The introduction of a universal Basic Income would not abolish unemployment. It would simply provide a sound social and economic basis from which to develop full employment. It would however forever abolish the moral aberration of ‘mutual obligation’ because people could no longer be compelled to do anything in return for the payment of the social security pittance. Their entitlement to at least poverty line income would be a right of their citizenship.
Van Parijs (1992 p.229) claims that because a Basic Income is paid, irrespective of all other sources of income, it can be used by those who desire work as a wage subsidy; yet, because it provides sufficient income on which to live, it does not compel any potential worker to work under conditions which that worker finds unacceptable. He concludes that “Whereas a rising means-tested benefit makes it increasingly difficult for unskilled people to find a job, a rising basic income makes it increasingly feasible (Van Parijs 1992 p.229)”.

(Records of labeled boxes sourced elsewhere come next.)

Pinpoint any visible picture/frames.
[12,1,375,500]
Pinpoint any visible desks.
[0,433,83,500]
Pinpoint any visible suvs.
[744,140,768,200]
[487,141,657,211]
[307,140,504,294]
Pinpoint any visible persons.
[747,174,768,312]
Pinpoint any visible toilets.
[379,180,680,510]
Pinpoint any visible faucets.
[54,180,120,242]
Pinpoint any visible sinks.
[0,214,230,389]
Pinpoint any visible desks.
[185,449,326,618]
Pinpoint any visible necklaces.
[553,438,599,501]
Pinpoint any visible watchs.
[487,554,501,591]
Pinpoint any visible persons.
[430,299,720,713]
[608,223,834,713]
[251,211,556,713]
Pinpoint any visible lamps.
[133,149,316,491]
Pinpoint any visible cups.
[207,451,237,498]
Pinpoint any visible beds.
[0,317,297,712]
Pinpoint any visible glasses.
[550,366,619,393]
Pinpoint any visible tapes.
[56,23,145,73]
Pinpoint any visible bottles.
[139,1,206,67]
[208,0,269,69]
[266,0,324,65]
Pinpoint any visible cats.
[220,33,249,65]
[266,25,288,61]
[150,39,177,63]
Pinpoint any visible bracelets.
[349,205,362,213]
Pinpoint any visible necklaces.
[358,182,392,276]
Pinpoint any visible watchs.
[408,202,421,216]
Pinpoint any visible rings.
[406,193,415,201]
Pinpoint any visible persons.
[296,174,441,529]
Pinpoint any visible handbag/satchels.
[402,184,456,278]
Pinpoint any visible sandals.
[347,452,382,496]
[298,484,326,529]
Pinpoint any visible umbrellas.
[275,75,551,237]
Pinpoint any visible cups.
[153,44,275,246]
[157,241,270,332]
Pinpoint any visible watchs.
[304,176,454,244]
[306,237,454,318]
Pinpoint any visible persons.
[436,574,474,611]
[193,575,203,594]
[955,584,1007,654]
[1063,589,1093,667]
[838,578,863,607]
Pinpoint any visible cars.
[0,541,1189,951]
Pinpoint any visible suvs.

At last year’s Conference, Martin Watts (2001[b]) considered both the job guarantee and Basic Income proposals. He concluded the job guarantee superior on the grounds that “It is a collectivist solution in that the government assumes direct responsibility for employment and income generation (p.27)”. The introduction of a job guarantee might take many forms but would presumably take a couple of years to fully implement. A job guarantee for all who wanted work might in the short term require a shortening of the working week. Though the introduction of a 35 hour week in France did not create as many new jobs had been predicted – it did create over 200,000 and it did not result the economic downturn the economic fundamentalists predicted (Flutter 2001, Lichfield 2001). Guaranteeing every person who wanted paid employment the opportunity to work would significantly alter Australians’ perception of unemployed people if for no other reason than that it would amount to an admission by the Government that the past policies did not create enough jobs for all those seeking work. Beyond that it would involve recognising that “The loss of production through unemployment is the single greatest source of inefficiency in our economy (Committee on Employment Opportunities 1993, p. 1)”.
A universal Basic Income paid at above poverty line levels would ensure every individual, irrespective of her or his connection with the labour market, sufficient income on which to survive. A Basic Income provides income security for all – those who can work and those who can’t. I consider that once such an income base was in place that even a government as ego centred and anti- altruistic as the Howard Government would recognise the advantage of doing all in its power to find work for all without employment in order to boost production. In some ways this is a chicken-and-egg debate. Australians need a universal Basic Income and full employment as well as improved health, education and community services. Because when Australia is compared with other OECD countries it is clear that Australia is currently among “the countries least supportive of the welfare needs of their citizens. If the burden of the welfare state is a factor in unemployment, it is a very limited burden indeed in the Australian context (Boreham, Dow and Leet’s 1999 p. 53)”.